By design: targeting PARP trials is better for patients

4 minute read

Clinical trials for PARP inhibitor combination therapy don’t select for specific biomarkers, but they should, researchers say.

Six DNA biomarkers that predict who will benefit from a combination of PARP inhibitors and chemotherapy have been identified, giving patients a better prognosis and potentially sparing unnecessary treatment.

PARP inhibitors prevent cancer cells from repairing themselves by blocking the poly adenosine diphosphate-ribose polymerase enzyme. They are currently used as monotherapy to treat DNA repair deficient ovarian, breast, pancreatic and prostate cancers.

These targeted drugs have also been investigated as a combination treatment with chemotherapy in over 80 patient trials worldwide, in a variety of cancers, on the hypothesis that simultaneously attacking cancer cells with chemotherapy while weakening cancer cells’ ability to repair themselves will be more effective.

While pre-clinical trials have shown success regardless of the tumour’s DNA repair status, this has not translated into clinical trials. It turns out, having one of six biomarkers of DNA repair function (BRCA1, BRCA2, homologous recombination deficiency test, ATM, ERCC1 or SLFN11) makes all the difference.

“A lot of work is being done on this premise that you can just pop drugs together and – tada! – there’ll be a synergy between them,” Associate Professor Liz Caldon, head of the replication and genome stability lab at the Garvan Institute of Medical Research, told OR.

“Particularly for these drugs, [the idea is] that it will create an interaction that will kill cancer cells.

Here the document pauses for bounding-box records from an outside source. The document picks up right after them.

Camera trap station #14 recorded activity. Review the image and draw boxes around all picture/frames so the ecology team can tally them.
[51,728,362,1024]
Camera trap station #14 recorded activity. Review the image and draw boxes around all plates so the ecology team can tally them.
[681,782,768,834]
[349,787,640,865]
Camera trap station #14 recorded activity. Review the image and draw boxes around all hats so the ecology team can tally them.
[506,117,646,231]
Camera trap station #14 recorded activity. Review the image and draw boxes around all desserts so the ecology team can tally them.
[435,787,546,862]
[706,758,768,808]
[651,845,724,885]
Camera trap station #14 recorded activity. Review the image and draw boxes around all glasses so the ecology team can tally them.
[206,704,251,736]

But our research is really showing that’s actually not the case,” said the UNSW cancer genetics researcher.

Her team analysed data from nine studies and around 2500 participants on the effectiveness of PARP inhibitors in combination with chemotherapy or chemotherapy alone.

Progression free survival jumped 57% in the 1181 DNA repair deficient patients who received the combination therapy, whereas therapy type made no difference in the 1366 DNA repair competent patients.

Meanwhile, benefit or no, all trial participants faced the risk of high-grade adverse haematological effects.

“It’s really about considering the trade-off between picking a more aggressive treatment and the side effects,” said Professor Caldon.

“We’ve got to be really, really careful when we’re using these combinations of drugs that we are properly selecting the patients that are going to receive them.”

DNA repair status is rarely included in trial designs. In 82 clinical trials assessing the effectiveness of combination therapy, only 23 required patients to have tumours with altered DNA status. Many of the trials that did not select patients did not go on to publish results, Professor Caldon noted.

Among the other 59 trials not requiring deficient repair DNA, 19 performed a secondary analysis relating to DNA repair biomarkers. But as they were mainly in cancer types with fewer DNA repair defects, they may not have been able to draw any conclusions.

“This is actually very important research and potentially has very practical applications,” said Professor of Medical Oncology at Flinders University in Adelaide, Bogda Koczwara.

“If we want to benefit thousands of patients tomorrow, then we need to get our research design right today.

“Is this paper going to change my clinical practice tomorrow? I think the answer is no. But this paper would change my practices as a researcher.”

The study’s conclusion that these clinical trials should target patients with repair deficient biomarkers should not be surprising, said Professor Koczwara. Using a targeted treatment without focussing on the target was, she said, “counterintuitive” and had “very significant, undesirable consequences”.  

“One is that we expose patients to toxicities of treatment, where we wouldn’t necessarily expect them to benefit from the treatment. But the second one is that because we’re diluting the pool of patients who are exposed to the drug where a proportion of the patients are unlikely to benefit, we may actually end up with results that underestimate the efficacy of the treatment. And we may dismiss the drug and never bring it to clinical application,” said Professor Koczwara.

If we gave Herceptin to everybody, we would never have noticed that it was effective.”

Dr Sanjeev Kumar, a clinician scientist and medical oncologist at the Chris O’Brien Lifehouse in Sydney, said the pre-clinical and mechanistic rationale for combining PARP inhibitors and chemotherapy, with or without DNA repair defect biomarkers, was reasonable. But this research showed that the benefit was limited to those with a DNA repair deficiency, he told OR.

“Going forward, this highlights the clinical importance of delineating markers of DNA deficiency in higher risk populations (such as breast and ovarian cancer) and suggests that DNA repair biomarkers should be used to streamline patient populations recruited to studies combining PARP inhibitors with chemotherapy,” Dr Kumar said.